Clinical Care Conundrums

Can’t Shake This Feeling

© 2017 Society of Hospital Medicine

The approach to clinical conundrums by an expert clinician is revealed through the presentation of an actual patient’s case in an approach typical of a morning report. Similarly to patient care, sequential pieces of information are provided to the clinician, who is unfamiliar with the case. The focus is on the thought processes of both the clinical team caring for the patient and the discussant.

A 78-year-old woman presented to her primary care physician with a 2-month history of progressive leg weakness. She reported walking difficulty caused by occasional “buckling” of the knees.
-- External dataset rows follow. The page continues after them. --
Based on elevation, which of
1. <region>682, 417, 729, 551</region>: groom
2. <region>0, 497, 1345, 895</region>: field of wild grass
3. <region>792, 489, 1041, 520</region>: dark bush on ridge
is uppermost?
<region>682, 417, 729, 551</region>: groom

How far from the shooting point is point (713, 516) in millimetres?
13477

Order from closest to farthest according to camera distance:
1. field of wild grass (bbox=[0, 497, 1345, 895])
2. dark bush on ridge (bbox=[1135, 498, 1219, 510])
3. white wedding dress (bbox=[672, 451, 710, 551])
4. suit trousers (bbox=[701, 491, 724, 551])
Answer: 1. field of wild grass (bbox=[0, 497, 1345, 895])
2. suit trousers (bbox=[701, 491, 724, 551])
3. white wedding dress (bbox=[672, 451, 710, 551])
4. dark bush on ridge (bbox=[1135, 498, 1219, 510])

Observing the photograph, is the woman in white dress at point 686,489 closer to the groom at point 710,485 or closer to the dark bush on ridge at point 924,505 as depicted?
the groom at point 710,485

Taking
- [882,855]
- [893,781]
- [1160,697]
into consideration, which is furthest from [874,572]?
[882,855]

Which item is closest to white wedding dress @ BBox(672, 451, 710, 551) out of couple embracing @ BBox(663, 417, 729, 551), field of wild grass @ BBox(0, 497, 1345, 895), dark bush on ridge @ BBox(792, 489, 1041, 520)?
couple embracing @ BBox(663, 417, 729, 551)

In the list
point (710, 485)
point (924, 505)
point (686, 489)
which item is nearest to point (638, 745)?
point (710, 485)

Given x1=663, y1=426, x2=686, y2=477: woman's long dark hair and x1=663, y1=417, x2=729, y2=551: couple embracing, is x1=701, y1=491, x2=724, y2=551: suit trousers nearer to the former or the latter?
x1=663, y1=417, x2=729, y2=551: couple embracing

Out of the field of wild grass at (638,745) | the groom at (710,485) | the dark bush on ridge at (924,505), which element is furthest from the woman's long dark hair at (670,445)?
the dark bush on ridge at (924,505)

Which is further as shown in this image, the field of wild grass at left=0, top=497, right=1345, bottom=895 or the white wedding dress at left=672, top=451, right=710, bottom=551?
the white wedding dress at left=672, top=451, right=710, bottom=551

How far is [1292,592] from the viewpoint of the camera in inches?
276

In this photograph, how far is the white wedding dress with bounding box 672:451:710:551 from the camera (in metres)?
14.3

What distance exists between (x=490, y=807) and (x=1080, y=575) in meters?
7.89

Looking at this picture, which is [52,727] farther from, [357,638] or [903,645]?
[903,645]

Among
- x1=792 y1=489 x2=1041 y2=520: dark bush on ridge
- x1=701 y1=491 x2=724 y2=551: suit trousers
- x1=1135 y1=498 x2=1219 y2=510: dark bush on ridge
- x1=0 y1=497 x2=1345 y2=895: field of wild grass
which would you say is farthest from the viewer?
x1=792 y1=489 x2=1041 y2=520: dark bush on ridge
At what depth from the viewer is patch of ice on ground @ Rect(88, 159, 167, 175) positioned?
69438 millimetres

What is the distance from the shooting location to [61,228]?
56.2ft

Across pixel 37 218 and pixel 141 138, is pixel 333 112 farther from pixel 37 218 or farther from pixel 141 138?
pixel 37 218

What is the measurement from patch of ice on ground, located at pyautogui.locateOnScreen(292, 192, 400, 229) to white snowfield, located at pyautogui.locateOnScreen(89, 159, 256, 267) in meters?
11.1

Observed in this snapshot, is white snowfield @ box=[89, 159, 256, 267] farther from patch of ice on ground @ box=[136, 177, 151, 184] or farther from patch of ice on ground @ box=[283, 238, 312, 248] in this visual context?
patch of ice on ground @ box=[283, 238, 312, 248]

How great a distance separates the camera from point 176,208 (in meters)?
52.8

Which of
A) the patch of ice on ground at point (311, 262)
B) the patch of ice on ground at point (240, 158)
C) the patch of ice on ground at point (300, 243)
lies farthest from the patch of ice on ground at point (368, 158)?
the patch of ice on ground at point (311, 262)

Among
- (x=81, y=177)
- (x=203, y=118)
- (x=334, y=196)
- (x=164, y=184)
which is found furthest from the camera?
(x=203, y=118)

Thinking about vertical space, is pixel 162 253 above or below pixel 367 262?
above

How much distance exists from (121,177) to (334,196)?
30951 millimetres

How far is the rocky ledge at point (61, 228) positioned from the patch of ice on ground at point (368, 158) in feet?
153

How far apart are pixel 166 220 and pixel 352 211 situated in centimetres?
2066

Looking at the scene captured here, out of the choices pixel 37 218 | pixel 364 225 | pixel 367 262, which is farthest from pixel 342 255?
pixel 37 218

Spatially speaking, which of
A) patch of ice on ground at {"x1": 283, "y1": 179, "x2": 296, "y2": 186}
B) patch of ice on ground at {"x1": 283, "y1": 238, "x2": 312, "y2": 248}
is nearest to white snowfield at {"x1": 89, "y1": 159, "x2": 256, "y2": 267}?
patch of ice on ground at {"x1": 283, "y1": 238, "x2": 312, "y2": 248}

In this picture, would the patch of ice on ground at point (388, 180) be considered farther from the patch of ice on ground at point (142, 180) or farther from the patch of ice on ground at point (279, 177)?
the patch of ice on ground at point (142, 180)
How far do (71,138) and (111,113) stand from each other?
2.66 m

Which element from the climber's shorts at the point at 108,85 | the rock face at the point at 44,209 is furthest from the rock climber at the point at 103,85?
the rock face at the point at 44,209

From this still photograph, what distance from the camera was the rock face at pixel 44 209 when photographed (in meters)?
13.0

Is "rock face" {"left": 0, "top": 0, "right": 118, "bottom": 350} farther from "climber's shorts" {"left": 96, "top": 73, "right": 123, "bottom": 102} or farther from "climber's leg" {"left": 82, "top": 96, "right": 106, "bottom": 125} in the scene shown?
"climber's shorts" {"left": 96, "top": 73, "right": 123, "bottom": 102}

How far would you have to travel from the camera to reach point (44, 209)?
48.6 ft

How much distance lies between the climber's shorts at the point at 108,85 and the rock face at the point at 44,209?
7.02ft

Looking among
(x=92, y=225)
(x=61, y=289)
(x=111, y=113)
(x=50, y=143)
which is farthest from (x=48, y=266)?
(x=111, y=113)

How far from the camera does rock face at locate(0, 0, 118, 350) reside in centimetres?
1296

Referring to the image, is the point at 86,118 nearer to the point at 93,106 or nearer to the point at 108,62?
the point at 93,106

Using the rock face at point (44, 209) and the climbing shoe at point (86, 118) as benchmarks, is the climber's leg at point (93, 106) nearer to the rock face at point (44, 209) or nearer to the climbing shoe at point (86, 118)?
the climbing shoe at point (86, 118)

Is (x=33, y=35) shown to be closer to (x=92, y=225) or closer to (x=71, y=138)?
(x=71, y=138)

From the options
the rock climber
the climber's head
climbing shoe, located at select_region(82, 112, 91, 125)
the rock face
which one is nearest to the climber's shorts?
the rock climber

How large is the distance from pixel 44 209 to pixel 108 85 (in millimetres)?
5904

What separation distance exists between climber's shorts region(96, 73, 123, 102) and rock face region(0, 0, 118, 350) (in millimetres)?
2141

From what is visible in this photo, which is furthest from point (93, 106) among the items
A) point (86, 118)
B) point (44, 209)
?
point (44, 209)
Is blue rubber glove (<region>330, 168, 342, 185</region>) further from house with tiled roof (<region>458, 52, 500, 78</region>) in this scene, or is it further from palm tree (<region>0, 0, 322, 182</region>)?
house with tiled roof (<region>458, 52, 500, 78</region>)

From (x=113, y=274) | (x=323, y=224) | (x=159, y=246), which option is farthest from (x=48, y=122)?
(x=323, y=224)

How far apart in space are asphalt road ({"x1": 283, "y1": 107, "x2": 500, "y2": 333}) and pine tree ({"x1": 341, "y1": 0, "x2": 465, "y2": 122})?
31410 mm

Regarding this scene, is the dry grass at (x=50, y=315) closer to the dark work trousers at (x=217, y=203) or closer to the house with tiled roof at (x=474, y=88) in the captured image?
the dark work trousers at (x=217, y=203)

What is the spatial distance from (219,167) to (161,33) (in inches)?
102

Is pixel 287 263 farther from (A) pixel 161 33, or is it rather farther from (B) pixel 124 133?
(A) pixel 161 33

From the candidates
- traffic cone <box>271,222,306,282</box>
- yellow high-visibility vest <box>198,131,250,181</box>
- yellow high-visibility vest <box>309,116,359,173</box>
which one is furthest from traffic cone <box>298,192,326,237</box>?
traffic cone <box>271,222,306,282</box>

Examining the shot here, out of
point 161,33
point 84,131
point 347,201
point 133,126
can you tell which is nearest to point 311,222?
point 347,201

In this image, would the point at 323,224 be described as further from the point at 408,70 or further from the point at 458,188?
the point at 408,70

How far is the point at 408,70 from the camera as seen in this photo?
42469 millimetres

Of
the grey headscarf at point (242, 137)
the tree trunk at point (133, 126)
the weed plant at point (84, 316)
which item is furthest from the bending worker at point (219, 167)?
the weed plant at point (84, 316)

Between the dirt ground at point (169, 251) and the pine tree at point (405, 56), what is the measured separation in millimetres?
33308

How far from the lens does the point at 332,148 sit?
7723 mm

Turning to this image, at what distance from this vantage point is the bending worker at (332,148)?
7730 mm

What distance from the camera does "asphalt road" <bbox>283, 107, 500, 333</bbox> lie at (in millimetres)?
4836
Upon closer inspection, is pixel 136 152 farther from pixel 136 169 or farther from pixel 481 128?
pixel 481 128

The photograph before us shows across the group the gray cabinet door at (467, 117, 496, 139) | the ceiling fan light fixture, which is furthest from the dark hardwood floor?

The knee buckling may be a clue to the quadriceps muscle weakness. The quadriceps straightens and locks the knee when the foot is being planted. Weakness of this muscle can result in the knee giving way. Isolated quadriceps weakness, which is uncommon, typically is caused by lower motor neuron issues, such as femoral neuropathy, L4–L5 radiculopathy, lumbosacral plexopathy, and primary muscle diseases, including inclusion body myositis.

The patient had diabetes mellitus and hypertension. Her medications were insulin glargine, metformin, glipizide, lisinopril, atorvastatin, and aspirin, and she was taking vitamin D and calcium. None of these was recently changed or added. Aside from having the weakness, the patient was in her usual state of health and had no other complaints. She denied weight changes, fevers, night sweats, and fatigue. She was widowed, lived with her daughter, had no pets, never used tobacco, and did not drink alcohol or use illicit drugs. There was no family history of neuromuscular disorders, and both of her parents died of natural causes at advanced ages.

The physical examination revealed no knee deformities, and the patient had good active range of motion of both knees and normal strength throughout her limbs. Plain radiographs of the knees showed mild medial compartment osteoarthritis. The patient was advised to stop atorvastatin.

Patients who take atorvastatin and other statins (3-hydroxy-3-methyl-glutaryl-co-enzyme A reductase inhibitors) can experience a spectrum of muscle disease, from myalgias and weakness to (rare) overt myositis with rhabdomyolysis. Statin-induced myopathy tends to affect larger proximal muscles, can occur at any time during the period the medication is being used, and usually resolves within weeks after discontinuation. Given this patient’s preserved strength, it was reasonable to manage her conservatively.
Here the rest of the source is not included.